**RECORDS FOR THE EXERCISE:**

---------------

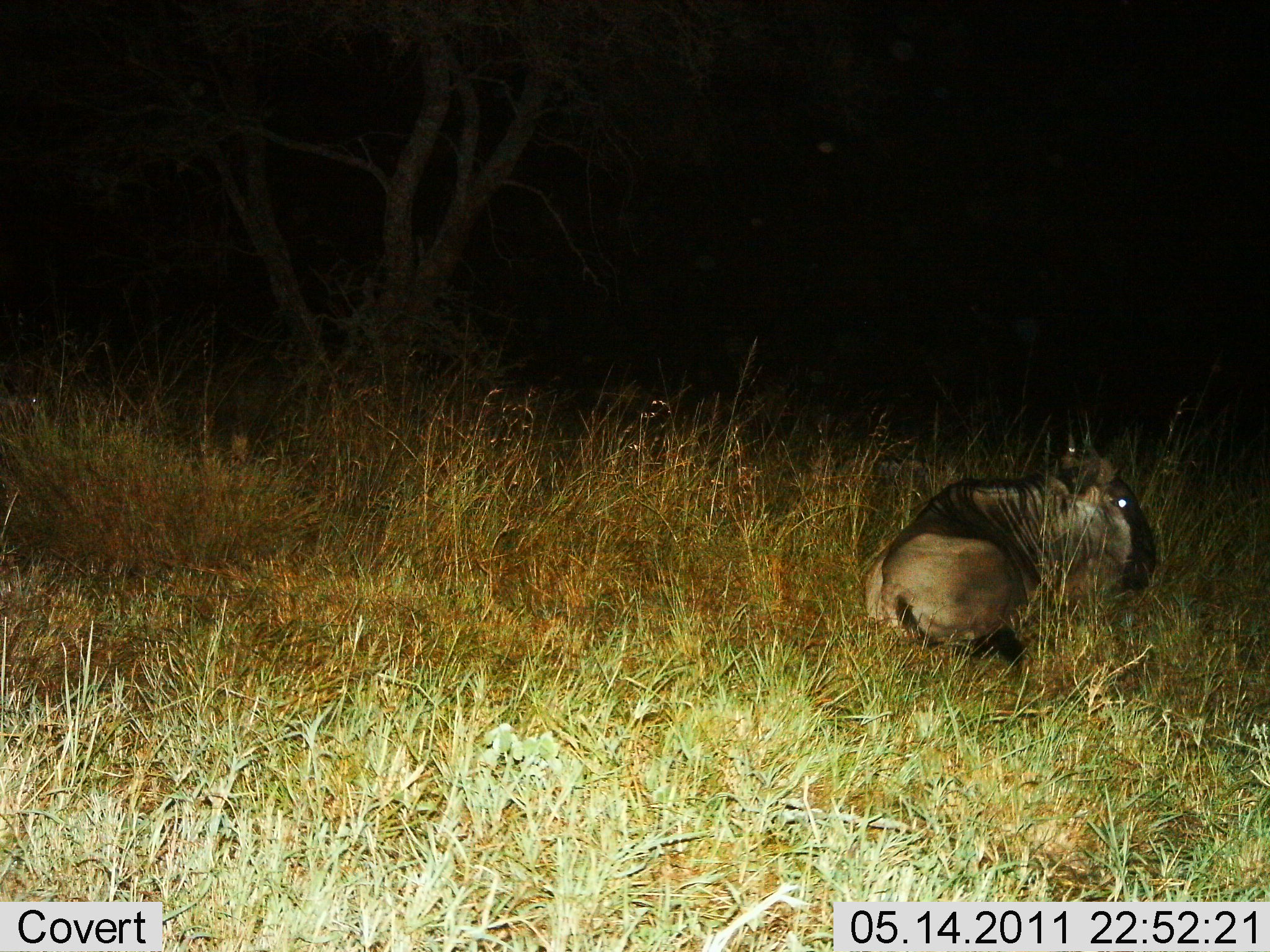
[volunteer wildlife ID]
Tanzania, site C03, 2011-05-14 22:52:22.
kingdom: Animalia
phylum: Chordata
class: Mammalia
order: Artiodactyla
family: Bovidae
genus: Connochaetes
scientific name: Connochaetes taurinus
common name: blue wildebeest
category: wildebeest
Wildebeest (blue wildebeest) (Connochaetes taurinus), count 1. Behavior (volunteer vote fractions): standing 0%, resting 100%, moving 0%, interacting 0%. Young present (vote fraction): 0%. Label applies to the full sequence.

---------------

**DESCRIPTION OF THE TASK:** Would you retype every line shown above exactly, leaving the pictures aside?

**YOUR RESPONSE:**
[volunteer wildlife ID]
Tanzania, site C03, 2011-05-14 22:52:22.
kingdom: Animalia
phylum: Chordata
class: Mammalia
order: Artiodactyla
family: Bovidae
genus: Connochaetes
scientific name: Connochaetes taurinus
common name: blue wildebeest
category: wildebeest
Wildebeest (blue wildebeest) (Connochaetes taurinus), count 1. Behavior (volunteer vote fractions): standing 0%, resting 100%, moving 0%, interacting 0%. Young present (vote fraction): 0%. Label applies to the full sequence.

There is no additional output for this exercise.